** begin Quoted text **

Story on Clicky [getclicky.com] about Google testing ajax powered SERPs. I believe the finders credit goes to this story [smackdown.blogsblogsblogs.com]. I think it is a major story. It has big implications for site owners and webmasters.

About 7 years ago, in the classic "3 characters from done [webmasterworld.com]" thread we had talked about the ramifications on seo of se's switching from GET to POST'ed data. However, it never came to pass that browser programmers would allow an unchecked form "post" submission. However, the hiding or obscuring of referral data is nothing new:

March 2002: [webmasterworld.com]
Both AOL and Overture routinely encode urls and session strings. There are some meta engines and java script based forms on engines that already hide referral strings. Most of us have seen this effect from search MSN already.

I honestly don't think G is shortsighted enough to do something like that system wide for the sake of obfuscating seo efforts. Websites would have little incentive to look to Google for traffic or optimize for Google. The focus would no longer be on Google for optimization. We wouldn't know what or how to optimize for keywords - optimization would be shots in the dark. Our only option would be to look for other big sources of traffic [webmasterworld.com].

There has always been the unwritten trust between websites and search engines that they could use our data, as long as they sent us traffic. Refererless traffic pretty much breaks that unwritten but implicitly agreed upon trust and treats websites as commodities - just food for the engine.

** end Quoted text **
** begin Dataset rows **

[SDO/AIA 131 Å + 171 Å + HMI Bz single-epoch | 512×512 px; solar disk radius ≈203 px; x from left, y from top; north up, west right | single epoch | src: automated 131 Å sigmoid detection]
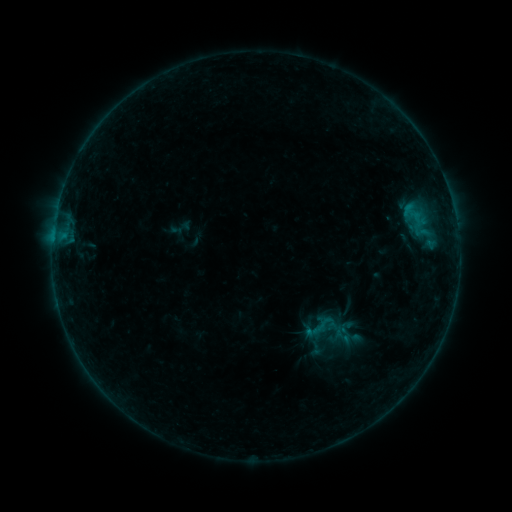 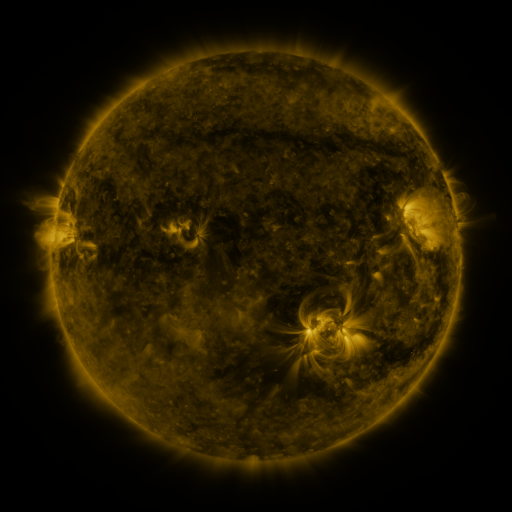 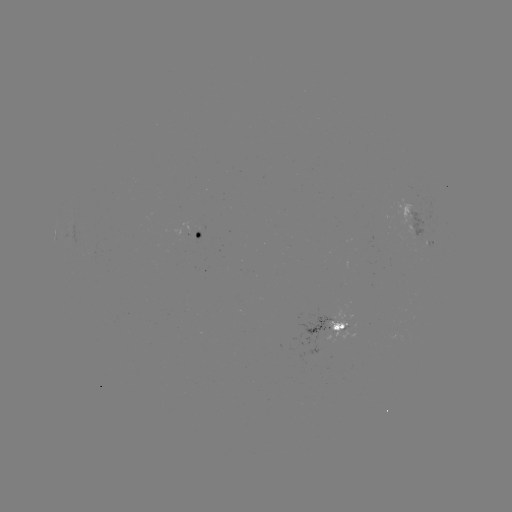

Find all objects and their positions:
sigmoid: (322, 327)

** end Dataset rows **
** begin Dataset rows **

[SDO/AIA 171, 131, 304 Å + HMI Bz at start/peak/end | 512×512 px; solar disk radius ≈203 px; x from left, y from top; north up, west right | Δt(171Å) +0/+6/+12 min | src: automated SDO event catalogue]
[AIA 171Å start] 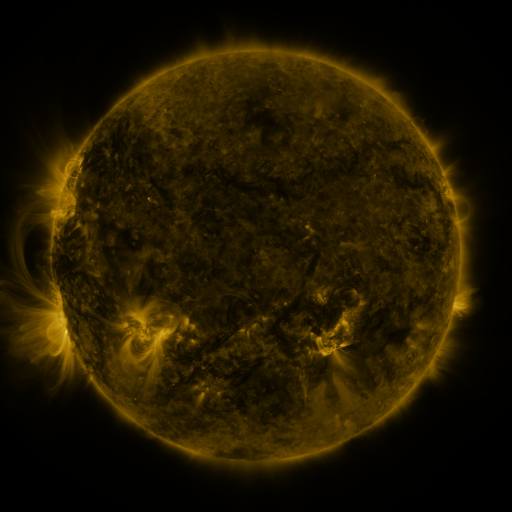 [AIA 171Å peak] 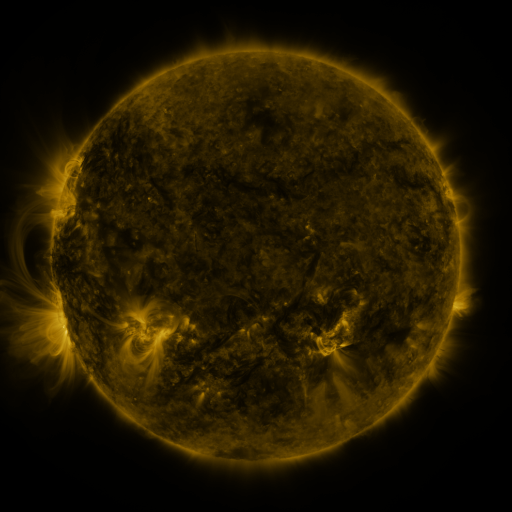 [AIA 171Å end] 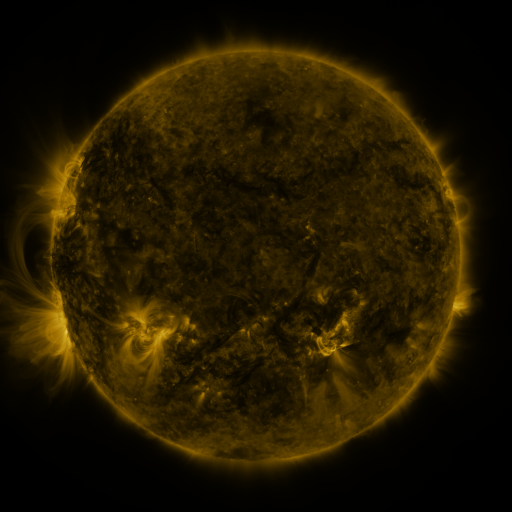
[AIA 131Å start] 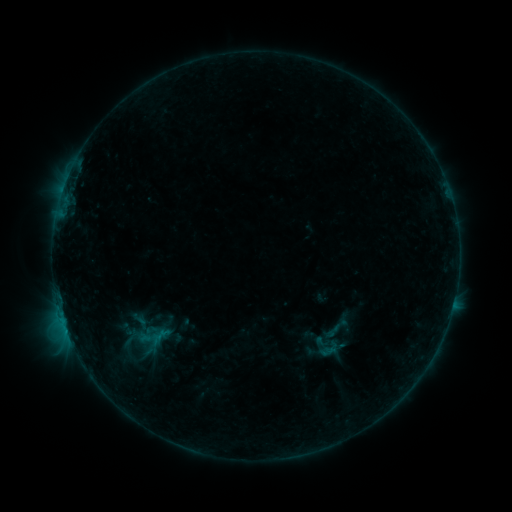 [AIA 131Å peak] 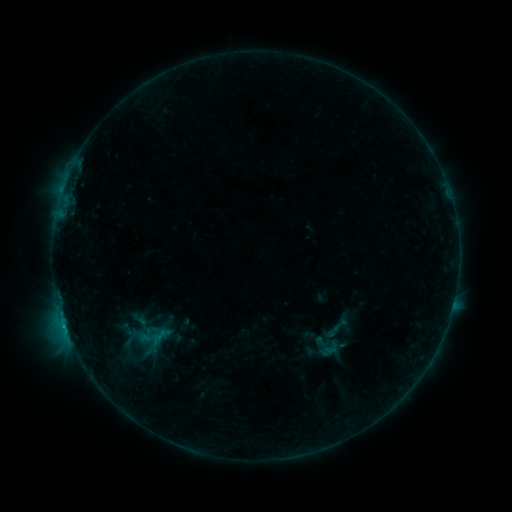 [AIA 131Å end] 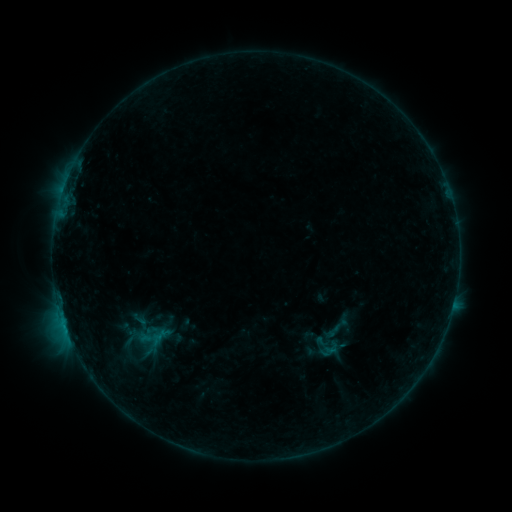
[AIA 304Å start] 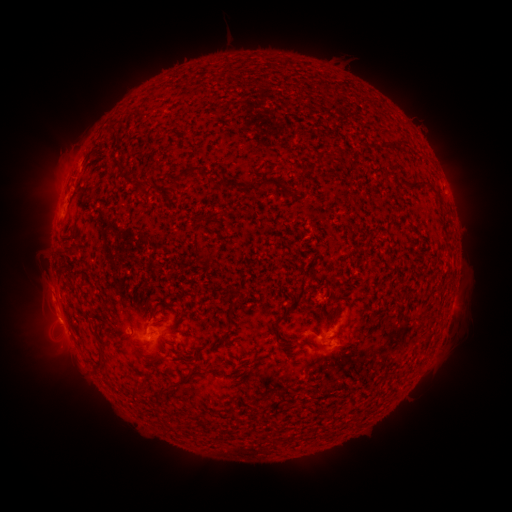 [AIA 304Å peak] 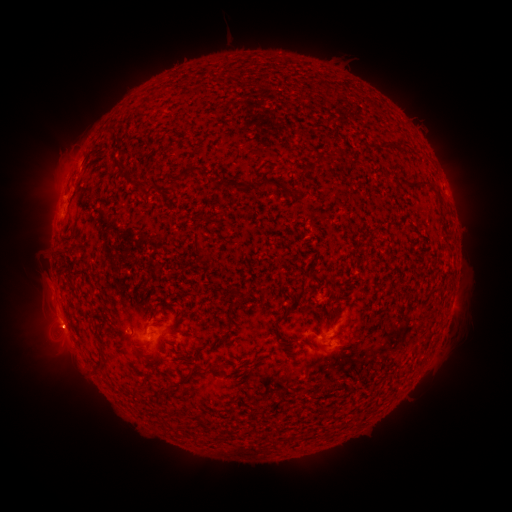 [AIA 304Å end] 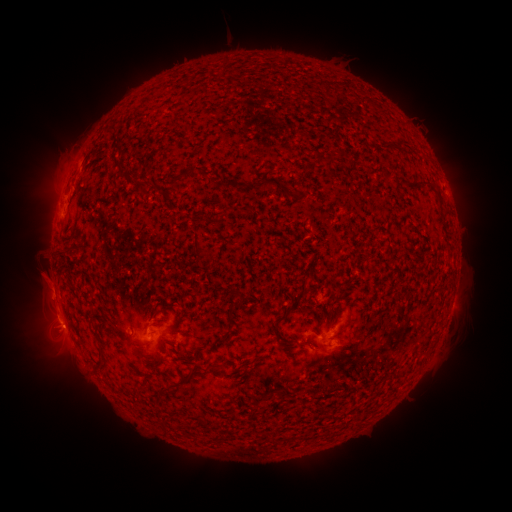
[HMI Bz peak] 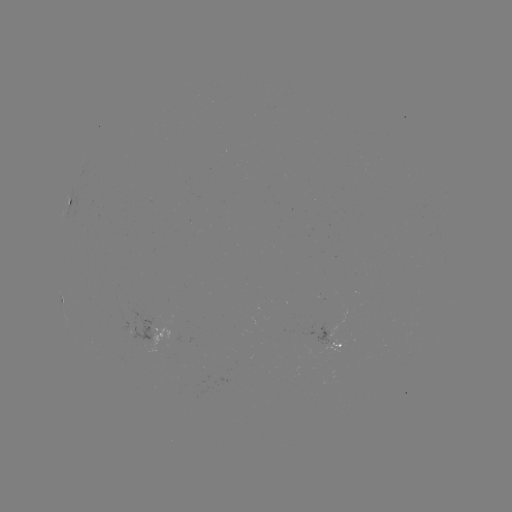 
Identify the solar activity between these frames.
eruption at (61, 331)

** end Dataset rows **

## Exercise goal
In one to three sentences, explain why the writer of the post on Google's ajax-powered search results doubts that Google would hide referral data across its whole system. The material has no part in this exercise.

## Written answer
Without referral data, websites would have little incentive to look to Google for traffic or to optimize for it, because they would not know what or how to optimize for keywords and would be taking shots in the dark. Their only option would be to look for other big sources of traffic.